These free beginner yoga classes aim to grow the community at South Hall | Wender Mind Kids

These free beginner yoga classes aim to grow the community at South Hall

May 12 – Yoga on the lawn

When: Tuesdays at 6:30 p.m

Where: 5410 Pine St., Flowery Branch

How much: Free

Learn more: facebook.com/FloweryBranchGovernment

Aspiring yogis in South Hall — or those who may be curious about the practice but have intimidation barred their way to a formal studio — can bring their mat to the lawn of Flowery Branch City Hall.

Led by yoga instructor Lynn Underwood of Winding Roots Yoga, Yoga on the Lawn is a weekly opportunity for aspiring yogis to engage in the practice without judgment, complicated poses, or financial fees.

“To be able to try something for free and maybe come more than once, you can be like, ‘Oh wow, I can do this, that works,'” Underwood said. “So much of this is really just about exposing people to yoga, introducing them to the love of yoga and the fun of yoga, and hopefully they’ll get some physical benefits from it too. Whatever you’re learning about yourself on your mat, you’re taking off your mat—whether it’s just learning to breathe, learning to completely relax for 10 seconds, seeing if you’re pushing your limits, or just plain learn to laugh at yourself.

At 55, Underwood said, she’s only been doing yoga for about six years. She became an instructor amid the COVID-19 pandemic and is certified in restorative yoga, yin and chair yoga, and breathwork, and will soon be certified in standup paddleboard yoga.

“I started later in life,” Underwood said. “My kids laugh at me and say, ‘You know, 10 years ago you made fun of people who did yoga.’ And now it’s like my love. I’m a teacher by trade, so when I immerse myself in something, I immerse myself.”

The 40- to 60-minute classes on City Hall’s lawn, tailored for beginners, are slow-paced and use a fair bit of stretching before introducing various poses, Underwood said.

For participants whose strength and mobility are not conducive to the movements, chairs are available, which Underwood says are perfectly fine.

“Yoga is an exercise, not a ‘perfect,'” Underwood said. “It’s not the Olympics, it’s not a sport, so you do it.
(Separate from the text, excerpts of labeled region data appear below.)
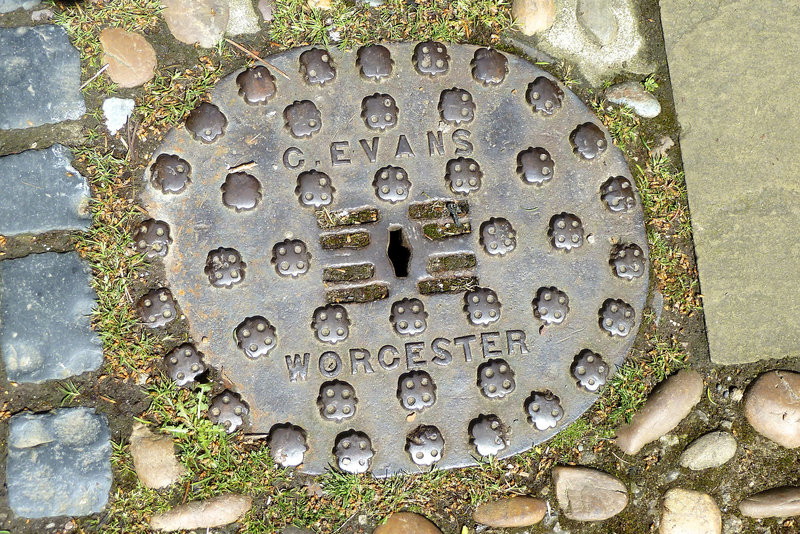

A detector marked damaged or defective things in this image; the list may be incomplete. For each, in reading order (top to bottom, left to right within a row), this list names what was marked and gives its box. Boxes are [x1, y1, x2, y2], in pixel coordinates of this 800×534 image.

rusty metal surface [141, 43, 648, 478]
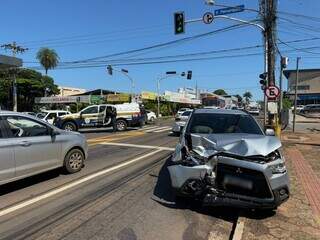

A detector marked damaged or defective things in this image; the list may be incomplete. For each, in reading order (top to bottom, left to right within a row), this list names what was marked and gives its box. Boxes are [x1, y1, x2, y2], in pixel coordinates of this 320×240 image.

damaged silver suv [169, 109, 288, 210]
dented hood [189, 133, 282, 158]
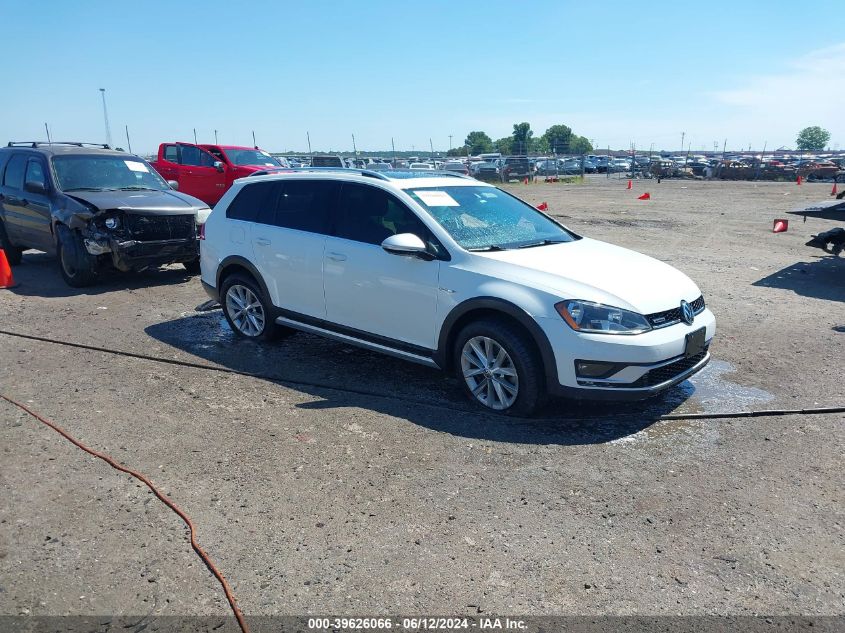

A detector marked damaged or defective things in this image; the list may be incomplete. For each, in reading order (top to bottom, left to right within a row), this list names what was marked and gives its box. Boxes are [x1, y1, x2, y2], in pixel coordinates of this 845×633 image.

damaged windshield [53, 155, 171, 191]
damaged dark suv [0, 143, 210, 286]
damaged windshield [406, 185, 576, 249]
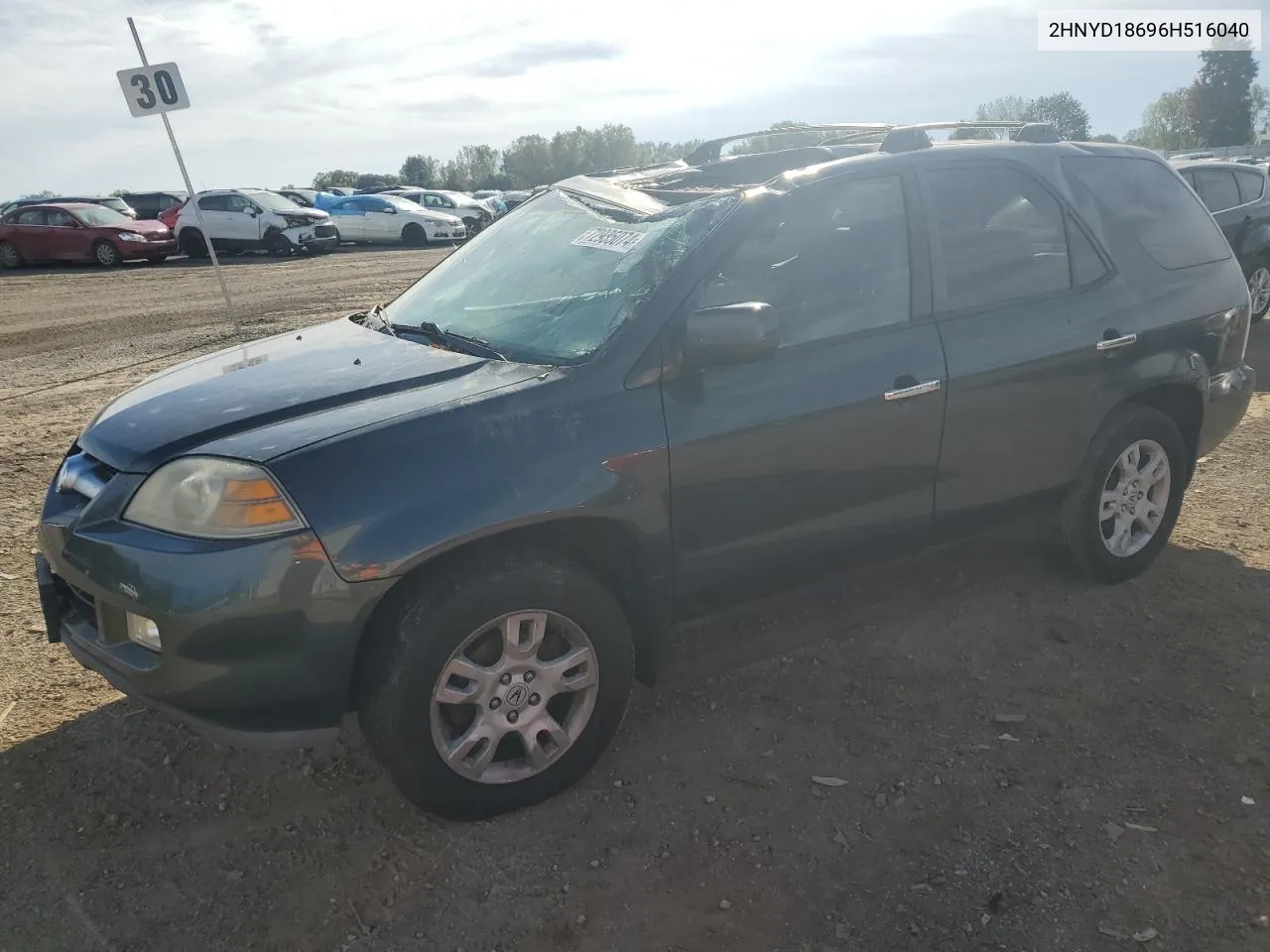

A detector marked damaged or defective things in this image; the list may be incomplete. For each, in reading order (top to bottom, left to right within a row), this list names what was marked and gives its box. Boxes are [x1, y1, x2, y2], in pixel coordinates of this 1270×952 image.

damaged car in background [35, 121, 1254, 822]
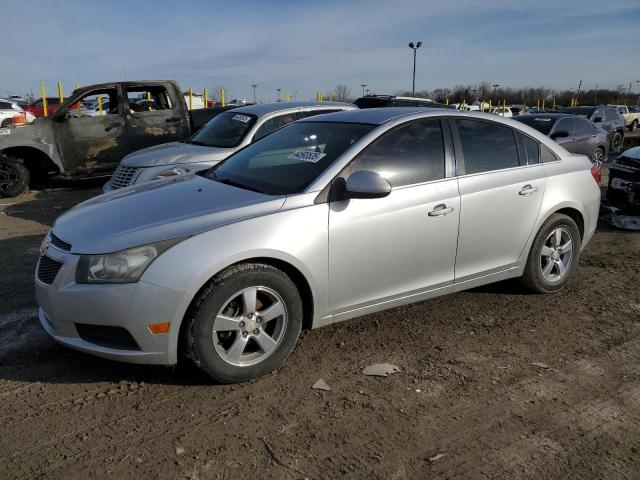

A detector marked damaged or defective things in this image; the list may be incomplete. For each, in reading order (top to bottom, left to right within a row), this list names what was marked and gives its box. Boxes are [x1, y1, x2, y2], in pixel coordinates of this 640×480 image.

burned pickup truck [0, 80, 230, 197]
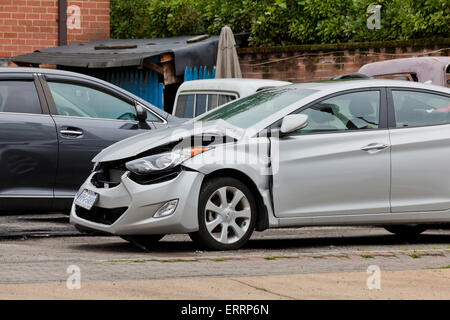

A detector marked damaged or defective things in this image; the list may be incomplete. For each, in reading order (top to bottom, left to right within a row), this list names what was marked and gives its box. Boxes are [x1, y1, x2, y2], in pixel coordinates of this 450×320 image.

Your joints and your muscles are all different. There’s nothing shameful or you-can’t-do-this-pose (about it), it’s just a way for you to make it your own practice. Everything is tailored to, ‘Let me teach you how to do this. That’s the goal and these are the steps to get there, and any of those steps are fine. You can stop at any of these steps or go a little further.'”

According to Flowery Branch events coordinator Renee Carden, the inaugural class on May 3 brought 48 participants onto the lawn – a mix of men, women and children, and it was a dream come true for Carden.

“One of my goals is that there’s always something happening in the city,” Carden said. “Bike clubs or yoga – whatever it is, I just want people downtown to make memories and love where they live. I enjoy seeing people smile and enjoy life. That’s always what’s in the back of my mind: helping create that sense of community.”

Cultivating a sense of community has been Carden’s primary goal since assuming her position in September, and she has found a kindred spirit in Underwood.

“Whatever we do, it’s about getting together on the turf, being together and having fun,” Underwood said. “If you can laugh with someone next to you, you have an instant connection to them. You may not know him at all, but you have that connection. It’s all about community.”

Yoga on the lawn begins at 6:30pm every Tuesday and is scheduled to continue through the fall. Participants are encouraged to bring a mat and bottle of water; For those who don’t have a mat, a beach towel will do.

Shoes are optional, Carden said, but donning a positive, doable attitude is highly recommended.

“Come with a great attitude, ‘I’ll just try,'” Carden said. “There’s no judgment on the pitch. There are some who say, ‘I don’t know how to do that.’ Well, neither do I. Just come and enjoy the night.”

Following a maxim of the late Dinah Wayne, Carden’s vision is to see the community nurtured by Yoga on the Lawn—and the Flowery Branch community in general—thrive where it’s planted.

“I want us all to thrive and grow with our city,” Carden said. “That is our hope – that we will have a community that people want to be in and want to be a part of. (A place) where there is something for everyone. Yoga isn’t for everyone, and running isn’t for everyone. The live music at the block party isn’t for everyone, but maybe the yoga class is something for you. That is my hope to have something for everyone in our city.”